Comment ont germé ces idées folles, est une autre histoire. Mais n'oublions pas que le plus grand des péchés est l'orgueil, qui peut échauffer l'esprit hors de toute mesure.
La société ne survivra pas s’il n'y a pas des hommes et des femmes lucides, gardant en toutes circonstances une froide capacité d'analyse, pour tenter de maitriser l'irrationalité apparente des évènements.
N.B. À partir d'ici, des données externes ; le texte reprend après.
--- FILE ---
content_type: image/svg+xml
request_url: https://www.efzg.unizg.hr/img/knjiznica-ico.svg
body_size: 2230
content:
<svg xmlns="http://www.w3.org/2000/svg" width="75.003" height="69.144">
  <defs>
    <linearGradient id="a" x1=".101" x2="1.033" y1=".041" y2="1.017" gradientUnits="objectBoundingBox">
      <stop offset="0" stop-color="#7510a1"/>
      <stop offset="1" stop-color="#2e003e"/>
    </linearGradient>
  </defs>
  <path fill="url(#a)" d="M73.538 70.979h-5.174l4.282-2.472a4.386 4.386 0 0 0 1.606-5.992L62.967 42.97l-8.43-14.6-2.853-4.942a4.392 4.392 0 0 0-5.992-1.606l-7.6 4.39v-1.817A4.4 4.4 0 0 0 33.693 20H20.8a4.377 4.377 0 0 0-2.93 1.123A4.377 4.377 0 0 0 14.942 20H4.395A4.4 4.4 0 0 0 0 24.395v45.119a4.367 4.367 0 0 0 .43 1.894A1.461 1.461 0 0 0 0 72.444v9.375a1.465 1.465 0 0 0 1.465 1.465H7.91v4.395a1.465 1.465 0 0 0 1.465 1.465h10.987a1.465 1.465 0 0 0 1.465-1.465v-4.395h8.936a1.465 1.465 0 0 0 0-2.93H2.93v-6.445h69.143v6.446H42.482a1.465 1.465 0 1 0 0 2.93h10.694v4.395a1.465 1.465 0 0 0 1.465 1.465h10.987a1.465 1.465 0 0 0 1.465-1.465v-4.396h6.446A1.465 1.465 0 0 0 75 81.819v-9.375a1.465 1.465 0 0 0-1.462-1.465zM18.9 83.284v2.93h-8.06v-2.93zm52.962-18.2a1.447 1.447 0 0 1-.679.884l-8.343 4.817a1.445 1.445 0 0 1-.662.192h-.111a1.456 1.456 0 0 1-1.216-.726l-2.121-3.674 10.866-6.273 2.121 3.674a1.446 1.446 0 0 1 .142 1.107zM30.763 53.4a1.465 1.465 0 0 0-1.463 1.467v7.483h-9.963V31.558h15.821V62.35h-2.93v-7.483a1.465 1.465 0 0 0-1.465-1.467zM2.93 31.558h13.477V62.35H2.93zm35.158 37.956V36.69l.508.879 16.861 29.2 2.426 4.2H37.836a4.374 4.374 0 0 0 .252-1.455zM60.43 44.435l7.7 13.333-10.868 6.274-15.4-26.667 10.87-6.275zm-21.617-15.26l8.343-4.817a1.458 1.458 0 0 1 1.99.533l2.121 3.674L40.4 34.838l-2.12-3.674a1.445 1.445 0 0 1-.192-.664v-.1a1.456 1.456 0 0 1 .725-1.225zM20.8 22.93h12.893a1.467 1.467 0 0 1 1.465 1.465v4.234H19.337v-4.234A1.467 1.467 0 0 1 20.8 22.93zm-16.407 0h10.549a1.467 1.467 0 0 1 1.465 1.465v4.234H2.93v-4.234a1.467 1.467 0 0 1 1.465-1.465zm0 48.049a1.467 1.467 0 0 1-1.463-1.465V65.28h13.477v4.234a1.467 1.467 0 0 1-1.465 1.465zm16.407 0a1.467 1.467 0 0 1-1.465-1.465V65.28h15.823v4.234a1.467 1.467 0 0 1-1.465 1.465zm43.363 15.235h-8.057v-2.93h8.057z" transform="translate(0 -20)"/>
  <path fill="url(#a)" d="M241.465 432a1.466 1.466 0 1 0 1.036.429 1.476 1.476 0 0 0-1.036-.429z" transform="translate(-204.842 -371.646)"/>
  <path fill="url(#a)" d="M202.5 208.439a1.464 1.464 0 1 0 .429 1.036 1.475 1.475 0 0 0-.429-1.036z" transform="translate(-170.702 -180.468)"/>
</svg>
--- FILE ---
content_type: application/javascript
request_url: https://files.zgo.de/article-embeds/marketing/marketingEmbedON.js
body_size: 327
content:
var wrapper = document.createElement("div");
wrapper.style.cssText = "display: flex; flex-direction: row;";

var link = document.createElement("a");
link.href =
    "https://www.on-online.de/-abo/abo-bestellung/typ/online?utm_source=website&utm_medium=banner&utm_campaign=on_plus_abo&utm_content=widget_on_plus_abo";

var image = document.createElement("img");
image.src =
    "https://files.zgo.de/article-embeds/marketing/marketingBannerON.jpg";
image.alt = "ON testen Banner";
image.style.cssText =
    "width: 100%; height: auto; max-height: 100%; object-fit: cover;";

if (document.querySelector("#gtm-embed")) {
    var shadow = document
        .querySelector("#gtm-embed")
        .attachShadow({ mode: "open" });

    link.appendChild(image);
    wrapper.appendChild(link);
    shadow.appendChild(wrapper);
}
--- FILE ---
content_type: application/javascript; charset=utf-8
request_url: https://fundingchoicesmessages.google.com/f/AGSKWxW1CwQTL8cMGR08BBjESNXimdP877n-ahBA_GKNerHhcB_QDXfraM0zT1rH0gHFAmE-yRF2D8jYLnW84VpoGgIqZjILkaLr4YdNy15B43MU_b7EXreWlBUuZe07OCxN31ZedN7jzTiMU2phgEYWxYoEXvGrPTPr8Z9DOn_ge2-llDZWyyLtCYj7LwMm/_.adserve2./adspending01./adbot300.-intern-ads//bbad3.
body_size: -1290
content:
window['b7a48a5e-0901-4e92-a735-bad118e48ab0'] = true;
La première chose que nous devons aux victimes de ces crimes atroces (pour le coup l'épithète est justifiée mais elle ne prétend à aucune fonction explicative) est de comprendre, pas pour être "compréhensif " naturellement, mais comprendre pour combatte, combattre pour mettre un terme à ce qui s’apparente à une grave maladie intellectuelle peut-être propre à la modernité.